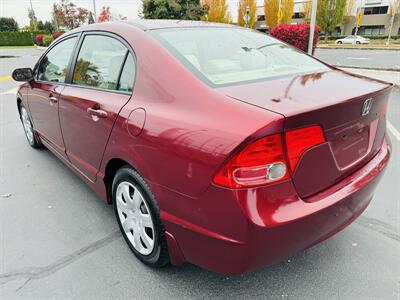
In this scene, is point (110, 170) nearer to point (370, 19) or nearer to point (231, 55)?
point (231, 55)

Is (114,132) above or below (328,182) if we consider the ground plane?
above

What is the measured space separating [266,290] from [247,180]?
964 millimetres

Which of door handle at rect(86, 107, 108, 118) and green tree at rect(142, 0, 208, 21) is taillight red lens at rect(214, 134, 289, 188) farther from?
green tree at rect(142, 0, 208, 21)

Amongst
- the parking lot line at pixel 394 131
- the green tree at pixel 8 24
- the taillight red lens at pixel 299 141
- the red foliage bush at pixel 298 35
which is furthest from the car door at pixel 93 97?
the green tree at pixel 8 24

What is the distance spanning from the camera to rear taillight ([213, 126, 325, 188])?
149 centimetres

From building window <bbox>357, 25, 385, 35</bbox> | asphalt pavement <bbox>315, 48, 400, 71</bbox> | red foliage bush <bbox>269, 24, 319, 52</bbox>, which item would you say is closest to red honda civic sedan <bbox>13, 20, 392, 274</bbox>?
red foliage bush <bbox>269, 24, 319, 52</bbox>

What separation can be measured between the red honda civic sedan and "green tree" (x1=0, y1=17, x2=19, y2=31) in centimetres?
8405

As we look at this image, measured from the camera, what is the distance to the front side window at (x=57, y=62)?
316 centimetres

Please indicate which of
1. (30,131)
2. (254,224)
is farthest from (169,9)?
(254,224)

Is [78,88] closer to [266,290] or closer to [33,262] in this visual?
[33,262]

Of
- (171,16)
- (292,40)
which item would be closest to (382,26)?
(171,16)

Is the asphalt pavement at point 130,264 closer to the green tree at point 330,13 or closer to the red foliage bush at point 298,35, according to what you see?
the red foliage bush at point 298,35

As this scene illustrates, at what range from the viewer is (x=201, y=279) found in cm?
218

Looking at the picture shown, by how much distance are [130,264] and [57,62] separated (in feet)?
7.39
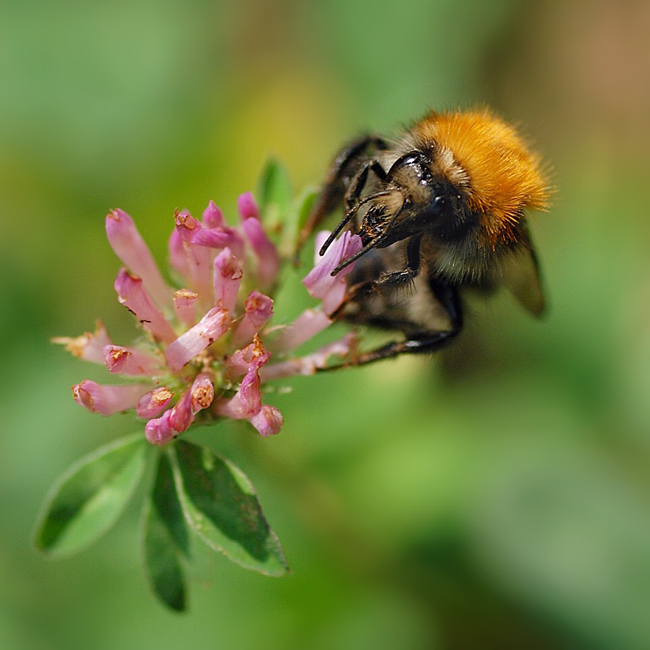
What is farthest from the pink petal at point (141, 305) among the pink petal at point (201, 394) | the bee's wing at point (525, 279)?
the bee's wing at point (525, 279)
= = = =
-- Challenge --
Without including any pictures, output all the entries above exactly.

-- Task answer --
In this scene, is point (110, 170) nearer to point (370, 19) or nearer to point (231, 55)?
point (231, 55)

Is (114,132) above or below (328,182) if we consider the ground plane?
above

What is the measured space separating [266,290] from [247,180]?
964 millimetres

Which of door handle at rect(86, 107, 108, 118) and green tree at rect(142, 0, 208, 21) is taillight red lens at rect(214, 134, 289, 188) farther from?
green tree at rect(142, 0, 208, 21)

Amongst
- the parking lot line at pixel 394 131
- the green tree at pixel 8 24
- the taillight red lens at pixel 299 141
- the red foliage bush at pixel 298 35
which is furthest from the car door at pixel 93 97?
the green tree at pixel 8 24

What is the distance spanning from the camera to rear taillight ([213, 126, 325, 188])?
149 centimetres

From building window <bbox>357, 25, 385, 35</bbox> | asphalt pavement <bbox>315, 48, 400, 71</bbox> | red foliage bush <bbox>269, 24, 319, 52</bbox>, which item would you say is closest to red honda civic sedan <bbox>13, 20, 392, 274</bbox>?
red foliage bush <bbox>269, 24, 319, 52</bbox>

What separation can be measured between the red honda civic sedan and "green tree" (x1=0, y1=17, x2=19, y2=31) in centimetres?
8405

As we look at this image, measured from the camera, what is the distance to the front side window at (x=57, y=62)?
316 centimetres

Please indicate which of
1. (30,131)
2. (254,224)
is farthest from (169,9)?
(254,224)

Is [78,88] closer to [266,290] or closer to [33,262] in this visual?
[33,262]

Of
- (171,16)
- (292,40)
which item would be closest to (382,26)?
(171,16)

Is the asphalt pavement at point 130,264 closer to the green tree at point 330,13 or closer to the red foliage bush at point 298,35, according to what you see?
the red foliage bush at point 298,35

As this scene illustrates, at what range from the viewer is (x=201, y=279) found in cm?
218

Looking at the picture shown, by how much distance are [130,264] and [57,62] separated (in feet)?
7.39
What is farthest from the pink petal at point (141, 305) among the pink petal at point (201, 394) | the bee's wing at point (525, 279)?
the bee's wing at point (525, 279)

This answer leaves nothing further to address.